Ainsi, cette proposition est une façon de réduire l’obésité à un problème simplement médicamenteux, à un problème d’une molécule. Je suis chirurgien de l’obésité, donc mes patients ont un IMC au-delà de 35, mais les mécanismes à l’origine de l’obésité sont les mêmes quand l’on soit à 28, 30 ou 35 d’IMC, à des degrés divers, mais moins prégnants. Réduire les problèmes d’obésité à un problème médicamenteux, c’est une erreur à la racine. Dans l’étude, les patients sont traités pendant 68 semaines, soit 15 mois, et perdent 14.9 % de leur poids en moyenne. Le poids moyen est de 105,3 kg, ce qui veut dire que la perte de poids est d’environ 15.5 kilos. Ce n’est pas énorme pour un traitement qui est hyper-astreignant. En effet, il s’agit d’une piqure toutes les semaines. Il y a des effets secondaires comme des troubles fréquents gastro-intestinaux (nausées et vomissements), mais aussi des complications cardio-vasculaires. Ce traitement est associé à une activité physique renforcée (150 mn par semaine). De plus, les patients sont vus toutes les 4 semaines et on leur diminue de 500 calories par jour leur bilan énergétique par rapport à l’état initial. Par ailleurs, beaucoup de patients sont exclus : ceux qui ont un diabète, ceux qui ont une hémoglobine glyquée au-delà de 6,5% (marqueur du prédiabète), également ceux qui ont des pancréatites chroniques ou des antécédents de pancréatite aiguë. De plus, quand les patients arrêtent le traitement, ils regrossissent immédiatement, de façon inexorable ! Or, on ne peut pas faire ce traitement à vie. L’obésité sévère et morbide résulte le plus souvent de problèmes psychologiques (80 à 90 % des cas), le reste est culturel (10-15%) ou génétique 5% environ. Si l’on ne s’attelle pas à la racine des problèmes, on ne pourra pas régler la question.

L’un des chercheurs à l’origine parle d’une « nouvelle ère » dans la lutte contre l’obésité, qu’en pensez-vous ?

C’est du marketing ! Pour moi, cela n’est pas si impressionnant que cela. Avec mon intervention chirurgicale et mon approche globale, mes patients perdent en 18 mois 66 % de l’excès de poids, soit quarante kilos (comme pour le poids moyen 105,3 kilos, des patients de l’étude du NEJM), voire cinquante, soixante kilos environ ou plus, en fonction de l’IMC de départ. Car avec mon intervention chirurgicale conservatrice (GPPE ou legofftechnique) les patients ont très peu faim et l’effet est durable dans le temps. La prise en charge est globale : nutritionnelle, psychologique et un peu sportive. Il faut des aides indispensables, des psychothérapies. Ce n’est pas en donnant une molécule que l’on va régler le problème. Souvent il y a eu un élément déclencheur : deuil, abandon, divorce non assumé, attouchements sexuels, inceste. Dire aux patients obèses qu’ils doivent manger moins, c’est une vision « Jivaro », réductrice du problème. Beaucoup d’approches thérapeutiques coupent l’estomac, mais c’est irréversible et pourtant ce n’est pas comme cela qu’on règle le problème à l’évidence. Ce n’est pas en retirant le nez d’un cocaïnomane qu’on le guérit de son addiction. Vouloir utiliser les médicaments c’est une approche uniciste du problème du surpoids, de l’obésité. De par mon expérience, il faut une réponse globale, holistique.
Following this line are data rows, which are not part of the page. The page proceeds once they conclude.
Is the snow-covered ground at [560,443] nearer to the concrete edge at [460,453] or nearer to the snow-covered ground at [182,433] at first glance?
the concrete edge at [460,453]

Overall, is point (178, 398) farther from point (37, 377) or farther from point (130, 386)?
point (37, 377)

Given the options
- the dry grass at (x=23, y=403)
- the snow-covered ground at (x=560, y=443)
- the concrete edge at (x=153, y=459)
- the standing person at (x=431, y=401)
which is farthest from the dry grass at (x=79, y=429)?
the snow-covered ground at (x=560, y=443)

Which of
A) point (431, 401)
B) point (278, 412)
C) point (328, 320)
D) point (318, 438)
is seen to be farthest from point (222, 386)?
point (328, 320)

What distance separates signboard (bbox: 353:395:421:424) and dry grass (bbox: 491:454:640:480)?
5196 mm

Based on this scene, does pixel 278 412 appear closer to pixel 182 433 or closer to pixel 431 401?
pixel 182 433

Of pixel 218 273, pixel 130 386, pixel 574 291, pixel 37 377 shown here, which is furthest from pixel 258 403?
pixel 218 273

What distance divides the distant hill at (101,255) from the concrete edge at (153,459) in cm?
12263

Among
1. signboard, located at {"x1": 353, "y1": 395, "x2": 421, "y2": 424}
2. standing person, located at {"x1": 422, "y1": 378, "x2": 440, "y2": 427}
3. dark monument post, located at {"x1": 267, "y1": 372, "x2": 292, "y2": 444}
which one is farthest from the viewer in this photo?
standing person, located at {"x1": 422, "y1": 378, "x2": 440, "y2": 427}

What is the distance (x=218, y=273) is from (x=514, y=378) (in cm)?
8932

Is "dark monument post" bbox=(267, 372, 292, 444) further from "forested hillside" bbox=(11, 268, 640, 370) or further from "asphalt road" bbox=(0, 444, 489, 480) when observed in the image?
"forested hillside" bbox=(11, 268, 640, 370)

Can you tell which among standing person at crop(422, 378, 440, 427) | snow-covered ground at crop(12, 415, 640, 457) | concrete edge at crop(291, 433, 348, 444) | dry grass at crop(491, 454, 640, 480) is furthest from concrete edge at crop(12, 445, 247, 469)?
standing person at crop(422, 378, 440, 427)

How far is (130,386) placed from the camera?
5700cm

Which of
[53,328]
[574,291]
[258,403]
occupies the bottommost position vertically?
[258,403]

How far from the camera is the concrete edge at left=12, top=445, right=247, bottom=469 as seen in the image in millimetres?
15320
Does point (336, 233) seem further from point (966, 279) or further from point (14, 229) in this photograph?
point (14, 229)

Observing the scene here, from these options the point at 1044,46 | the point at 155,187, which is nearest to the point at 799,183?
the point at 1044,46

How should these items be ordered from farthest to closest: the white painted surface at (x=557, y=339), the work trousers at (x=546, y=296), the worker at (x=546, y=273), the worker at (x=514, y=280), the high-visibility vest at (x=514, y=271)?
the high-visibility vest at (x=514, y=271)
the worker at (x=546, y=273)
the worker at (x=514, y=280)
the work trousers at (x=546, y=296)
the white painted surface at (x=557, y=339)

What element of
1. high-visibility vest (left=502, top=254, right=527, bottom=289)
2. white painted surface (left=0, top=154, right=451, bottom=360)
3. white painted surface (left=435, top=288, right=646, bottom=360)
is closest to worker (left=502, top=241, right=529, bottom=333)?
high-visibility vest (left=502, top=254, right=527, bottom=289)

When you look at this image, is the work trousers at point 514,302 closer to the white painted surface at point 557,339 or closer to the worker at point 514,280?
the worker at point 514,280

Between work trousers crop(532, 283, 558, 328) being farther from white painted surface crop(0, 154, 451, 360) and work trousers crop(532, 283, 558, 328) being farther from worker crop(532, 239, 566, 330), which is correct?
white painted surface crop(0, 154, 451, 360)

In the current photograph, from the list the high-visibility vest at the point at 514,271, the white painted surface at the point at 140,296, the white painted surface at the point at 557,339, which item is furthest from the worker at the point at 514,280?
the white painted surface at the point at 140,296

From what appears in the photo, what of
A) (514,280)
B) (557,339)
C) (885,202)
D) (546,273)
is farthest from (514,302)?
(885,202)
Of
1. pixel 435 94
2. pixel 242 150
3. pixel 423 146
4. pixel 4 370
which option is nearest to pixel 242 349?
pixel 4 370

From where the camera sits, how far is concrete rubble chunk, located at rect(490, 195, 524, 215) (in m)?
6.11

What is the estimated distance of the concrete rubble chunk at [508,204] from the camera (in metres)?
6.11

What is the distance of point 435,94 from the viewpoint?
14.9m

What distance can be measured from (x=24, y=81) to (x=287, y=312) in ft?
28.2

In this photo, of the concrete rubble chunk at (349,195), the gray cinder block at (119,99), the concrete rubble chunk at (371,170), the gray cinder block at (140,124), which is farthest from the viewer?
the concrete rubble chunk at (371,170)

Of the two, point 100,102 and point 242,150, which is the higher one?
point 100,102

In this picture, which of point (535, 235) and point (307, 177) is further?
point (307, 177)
D’autres médicaments ont-ils déjà été mis en avant comme la semaglutide aujourd’hui ?

Il y a dix ans c’était la sibutramine du groupe Abbott. Elle a été abandonnée, retirée du marché, car il y avait beaucoup de complications graves, fréquentes (pancréatites aiguës, problèmes cardiovasculaires …). En donnant des médicaments, on déséquilibre le métabolisme. De plus, on ne parle absolument pas du coût du traitement, surtout avec des patients qui vont reprendre tout leur perte de poids et ce dès l’arrêt du traitement.